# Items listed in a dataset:
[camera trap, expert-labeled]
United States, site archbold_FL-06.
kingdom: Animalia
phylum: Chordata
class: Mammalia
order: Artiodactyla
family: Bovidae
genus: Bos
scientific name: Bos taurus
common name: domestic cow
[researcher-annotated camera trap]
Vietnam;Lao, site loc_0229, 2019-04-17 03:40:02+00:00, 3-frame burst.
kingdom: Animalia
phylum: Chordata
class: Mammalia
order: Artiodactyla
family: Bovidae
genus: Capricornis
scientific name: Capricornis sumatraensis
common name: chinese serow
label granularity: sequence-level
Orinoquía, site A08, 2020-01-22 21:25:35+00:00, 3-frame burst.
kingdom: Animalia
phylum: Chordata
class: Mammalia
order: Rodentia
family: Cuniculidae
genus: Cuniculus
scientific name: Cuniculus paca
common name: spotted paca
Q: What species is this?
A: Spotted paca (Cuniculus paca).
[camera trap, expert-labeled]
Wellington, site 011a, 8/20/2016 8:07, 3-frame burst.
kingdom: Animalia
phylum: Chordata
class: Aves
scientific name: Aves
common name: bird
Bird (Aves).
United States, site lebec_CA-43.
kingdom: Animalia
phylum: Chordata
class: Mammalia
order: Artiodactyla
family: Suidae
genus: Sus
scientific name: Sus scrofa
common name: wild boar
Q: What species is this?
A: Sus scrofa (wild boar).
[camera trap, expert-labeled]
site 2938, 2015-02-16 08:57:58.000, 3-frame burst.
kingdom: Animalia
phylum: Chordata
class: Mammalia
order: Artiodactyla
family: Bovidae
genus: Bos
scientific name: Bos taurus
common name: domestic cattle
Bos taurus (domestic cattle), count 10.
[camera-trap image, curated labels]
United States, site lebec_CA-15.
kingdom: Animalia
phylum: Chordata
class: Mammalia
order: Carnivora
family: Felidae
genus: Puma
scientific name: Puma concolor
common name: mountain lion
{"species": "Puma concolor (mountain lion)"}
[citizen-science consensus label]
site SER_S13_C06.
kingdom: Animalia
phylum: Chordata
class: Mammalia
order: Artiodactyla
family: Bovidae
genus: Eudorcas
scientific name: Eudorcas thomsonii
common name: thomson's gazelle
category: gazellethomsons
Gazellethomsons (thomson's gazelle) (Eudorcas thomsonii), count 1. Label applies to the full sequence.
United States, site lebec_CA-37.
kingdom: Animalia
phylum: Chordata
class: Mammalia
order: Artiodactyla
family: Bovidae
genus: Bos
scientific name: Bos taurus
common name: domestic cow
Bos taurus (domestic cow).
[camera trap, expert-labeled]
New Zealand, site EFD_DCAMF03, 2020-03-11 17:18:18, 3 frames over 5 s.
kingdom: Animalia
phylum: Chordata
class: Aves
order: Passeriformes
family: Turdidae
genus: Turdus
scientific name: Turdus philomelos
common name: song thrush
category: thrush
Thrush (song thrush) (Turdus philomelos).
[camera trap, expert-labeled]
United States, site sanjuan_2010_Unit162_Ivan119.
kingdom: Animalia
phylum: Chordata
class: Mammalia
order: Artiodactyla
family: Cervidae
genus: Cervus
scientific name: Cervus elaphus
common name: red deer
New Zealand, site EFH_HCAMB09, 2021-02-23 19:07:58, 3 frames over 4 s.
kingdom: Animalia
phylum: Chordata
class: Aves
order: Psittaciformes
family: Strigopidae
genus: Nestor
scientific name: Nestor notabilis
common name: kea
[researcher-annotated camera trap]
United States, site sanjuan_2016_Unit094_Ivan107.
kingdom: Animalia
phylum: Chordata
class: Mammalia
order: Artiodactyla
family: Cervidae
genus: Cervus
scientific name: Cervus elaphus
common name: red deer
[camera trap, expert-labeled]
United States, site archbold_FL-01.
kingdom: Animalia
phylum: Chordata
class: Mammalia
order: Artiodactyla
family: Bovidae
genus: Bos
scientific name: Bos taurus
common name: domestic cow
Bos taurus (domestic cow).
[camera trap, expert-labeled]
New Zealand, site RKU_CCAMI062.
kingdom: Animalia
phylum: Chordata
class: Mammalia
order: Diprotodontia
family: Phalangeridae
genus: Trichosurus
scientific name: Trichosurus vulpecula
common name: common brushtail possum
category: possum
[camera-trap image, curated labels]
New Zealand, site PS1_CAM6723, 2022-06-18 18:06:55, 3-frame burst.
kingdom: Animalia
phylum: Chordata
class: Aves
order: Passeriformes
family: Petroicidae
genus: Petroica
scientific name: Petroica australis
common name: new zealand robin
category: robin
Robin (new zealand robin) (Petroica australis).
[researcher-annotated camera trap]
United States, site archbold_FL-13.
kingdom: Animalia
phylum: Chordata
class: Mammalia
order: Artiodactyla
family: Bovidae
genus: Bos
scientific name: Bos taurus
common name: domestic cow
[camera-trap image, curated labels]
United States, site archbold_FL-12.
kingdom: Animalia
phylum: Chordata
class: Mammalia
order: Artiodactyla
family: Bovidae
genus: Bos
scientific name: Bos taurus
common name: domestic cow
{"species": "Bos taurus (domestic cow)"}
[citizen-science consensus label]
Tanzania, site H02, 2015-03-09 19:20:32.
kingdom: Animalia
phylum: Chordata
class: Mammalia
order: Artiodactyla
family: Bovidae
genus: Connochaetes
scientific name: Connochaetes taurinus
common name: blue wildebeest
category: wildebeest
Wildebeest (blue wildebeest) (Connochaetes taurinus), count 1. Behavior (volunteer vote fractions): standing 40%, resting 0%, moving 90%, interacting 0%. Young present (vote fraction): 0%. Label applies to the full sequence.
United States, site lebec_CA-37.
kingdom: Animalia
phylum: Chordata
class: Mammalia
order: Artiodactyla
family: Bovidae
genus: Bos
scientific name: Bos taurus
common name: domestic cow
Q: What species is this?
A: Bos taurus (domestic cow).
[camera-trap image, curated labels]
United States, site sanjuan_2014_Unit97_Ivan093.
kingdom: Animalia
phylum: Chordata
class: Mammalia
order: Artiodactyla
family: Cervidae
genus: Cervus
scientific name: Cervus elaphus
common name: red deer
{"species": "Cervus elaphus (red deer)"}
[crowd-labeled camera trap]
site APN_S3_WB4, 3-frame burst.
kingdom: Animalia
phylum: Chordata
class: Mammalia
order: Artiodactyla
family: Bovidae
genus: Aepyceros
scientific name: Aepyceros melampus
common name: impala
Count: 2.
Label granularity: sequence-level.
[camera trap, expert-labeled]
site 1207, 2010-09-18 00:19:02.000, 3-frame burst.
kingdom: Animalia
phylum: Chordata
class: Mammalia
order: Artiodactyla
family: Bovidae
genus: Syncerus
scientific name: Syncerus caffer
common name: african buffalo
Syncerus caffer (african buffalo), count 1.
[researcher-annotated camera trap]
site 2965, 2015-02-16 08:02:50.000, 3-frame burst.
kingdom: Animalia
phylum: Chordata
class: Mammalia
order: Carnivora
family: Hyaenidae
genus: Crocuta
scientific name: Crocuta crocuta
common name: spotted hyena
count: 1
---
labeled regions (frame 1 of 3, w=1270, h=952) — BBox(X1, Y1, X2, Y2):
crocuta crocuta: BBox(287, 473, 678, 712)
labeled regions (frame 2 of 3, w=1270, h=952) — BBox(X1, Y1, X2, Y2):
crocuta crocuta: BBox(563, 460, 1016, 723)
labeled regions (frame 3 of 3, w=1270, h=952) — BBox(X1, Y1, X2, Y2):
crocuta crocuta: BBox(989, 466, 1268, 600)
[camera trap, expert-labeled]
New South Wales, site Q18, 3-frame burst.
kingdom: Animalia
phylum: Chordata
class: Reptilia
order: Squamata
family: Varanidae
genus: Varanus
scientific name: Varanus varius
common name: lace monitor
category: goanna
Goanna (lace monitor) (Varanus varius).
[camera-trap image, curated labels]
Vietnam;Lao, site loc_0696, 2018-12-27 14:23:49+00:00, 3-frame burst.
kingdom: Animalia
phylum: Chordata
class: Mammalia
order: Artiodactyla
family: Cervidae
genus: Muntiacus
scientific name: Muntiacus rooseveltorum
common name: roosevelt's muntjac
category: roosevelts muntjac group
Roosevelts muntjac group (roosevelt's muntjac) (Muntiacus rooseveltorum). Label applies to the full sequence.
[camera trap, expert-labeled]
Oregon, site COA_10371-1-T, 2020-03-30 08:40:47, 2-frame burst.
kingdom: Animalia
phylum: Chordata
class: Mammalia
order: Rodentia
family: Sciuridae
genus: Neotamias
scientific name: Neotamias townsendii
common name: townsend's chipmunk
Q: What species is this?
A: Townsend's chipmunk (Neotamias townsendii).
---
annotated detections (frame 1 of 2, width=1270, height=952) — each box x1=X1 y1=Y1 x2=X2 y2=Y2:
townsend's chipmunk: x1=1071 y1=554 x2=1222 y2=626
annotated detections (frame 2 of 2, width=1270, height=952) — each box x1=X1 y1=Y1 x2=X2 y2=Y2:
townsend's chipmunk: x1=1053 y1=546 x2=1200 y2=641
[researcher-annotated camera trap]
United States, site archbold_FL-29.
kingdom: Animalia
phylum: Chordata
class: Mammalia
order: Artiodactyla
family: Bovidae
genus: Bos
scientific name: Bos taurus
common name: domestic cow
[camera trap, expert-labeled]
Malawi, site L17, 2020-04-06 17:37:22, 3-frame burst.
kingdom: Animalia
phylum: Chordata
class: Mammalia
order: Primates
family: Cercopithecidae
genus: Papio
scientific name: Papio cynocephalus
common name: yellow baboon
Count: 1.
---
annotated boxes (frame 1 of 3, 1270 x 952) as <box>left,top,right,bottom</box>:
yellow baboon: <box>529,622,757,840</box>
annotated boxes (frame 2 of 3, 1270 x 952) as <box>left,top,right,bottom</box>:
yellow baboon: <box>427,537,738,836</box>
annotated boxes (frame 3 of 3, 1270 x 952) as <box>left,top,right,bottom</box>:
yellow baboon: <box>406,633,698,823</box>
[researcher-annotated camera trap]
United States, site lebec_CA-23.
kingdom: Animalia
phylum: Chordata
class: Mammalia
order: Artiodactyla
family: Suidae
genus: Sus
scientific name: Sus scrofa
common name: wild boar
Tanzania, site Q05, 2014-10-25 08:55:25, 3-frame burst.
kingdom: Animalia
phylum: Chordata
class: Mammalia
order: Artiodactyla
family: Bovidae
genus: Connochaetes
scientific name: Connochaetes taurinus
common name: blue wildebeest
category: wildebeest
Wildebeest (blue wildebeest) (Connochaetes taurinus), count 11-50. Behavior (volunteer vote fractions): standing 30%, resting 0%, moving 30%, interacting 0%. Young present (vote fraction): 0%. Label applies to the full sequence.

# Goal of the exercise:
Show, from the entries above, every line that includes the string "frames".

# Response to this exercise:
New Zealand, site EFD_DCAMF03, 2020-03-11 17:18:18, 3 frames over 5 s.
New Zealand, site EFH_HCAMB09, 2021-02-23 19:07:58, 3 frames over 4 s.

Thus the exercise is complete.